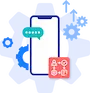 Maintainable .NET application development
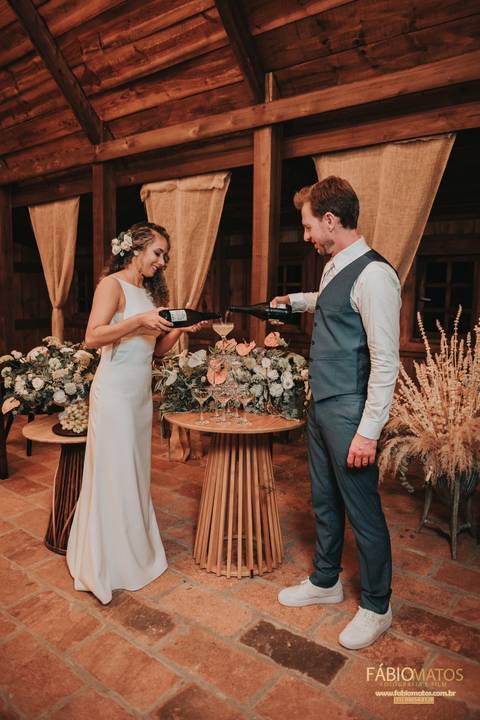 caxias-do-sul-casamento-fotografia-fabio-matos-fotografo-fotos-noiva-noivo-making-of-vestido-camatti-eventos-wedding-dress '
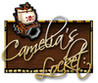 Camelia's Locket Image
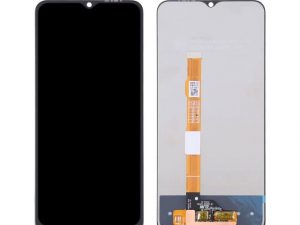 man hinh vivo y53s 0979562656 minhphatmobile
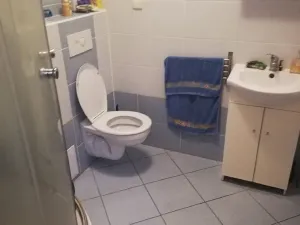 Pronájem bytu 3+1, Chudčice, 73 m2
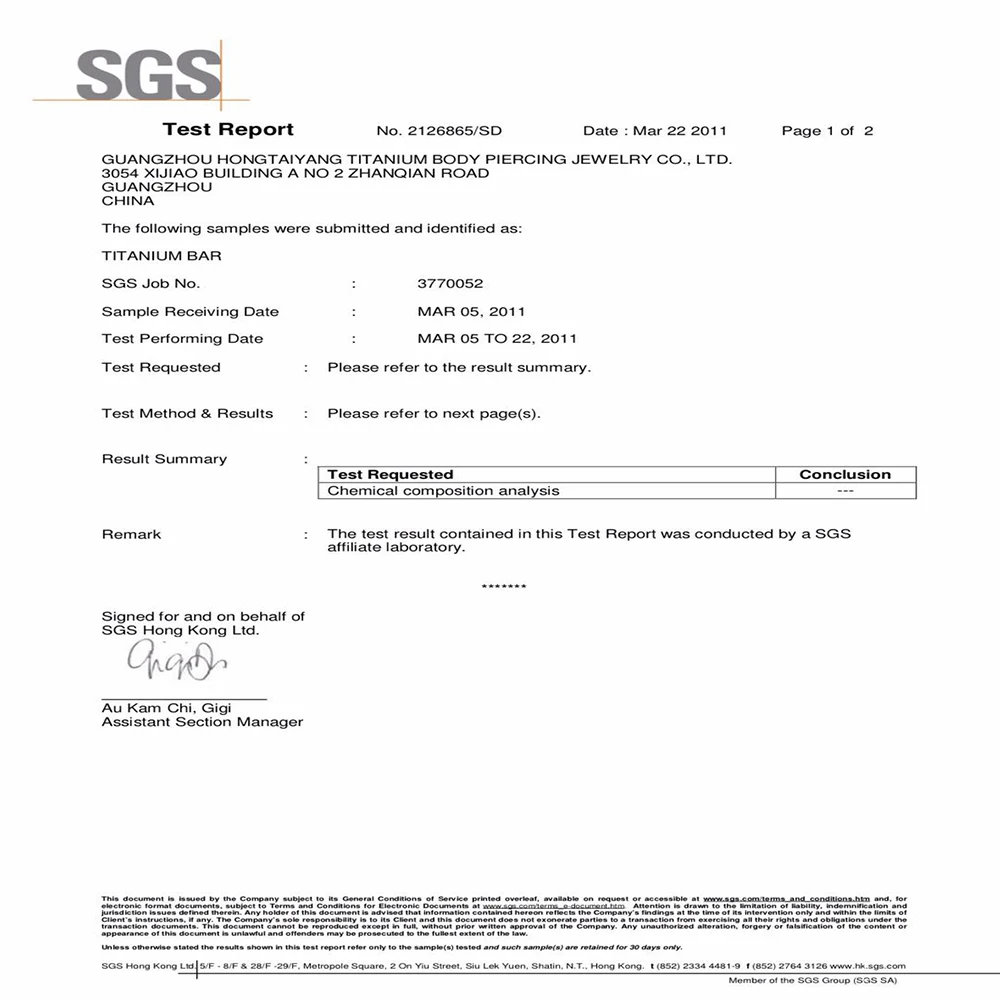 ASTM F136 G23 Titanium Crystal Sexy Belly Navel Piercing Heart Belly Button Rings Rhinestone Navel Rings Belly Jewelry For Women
********************
* [WHAT IS BEING ASKED]: Retype all of the records above line for line, keeping only their text and leaving the pictures out.

* [EXERCISE ANSWER]:
 Maintainable .NET application development
 caxias-do-sul-casamento-fotografia-fabio-matos-fotografo-fotos-noiva-noivo-making-of-vestido-camatti-eventos-wedding-dress '
 Camelia's Locket Image
 man hinh vivo y53s 0979562656 minhphatmobile
 Pronájem bytu 3+1, Chudčice, 73 m2
 ASTM F136 G23 Titanium Crystal Sexy Belly Navel Piercing Heart Belly Button Rings Rhinestone Navel Rings Belly Jewelry For Women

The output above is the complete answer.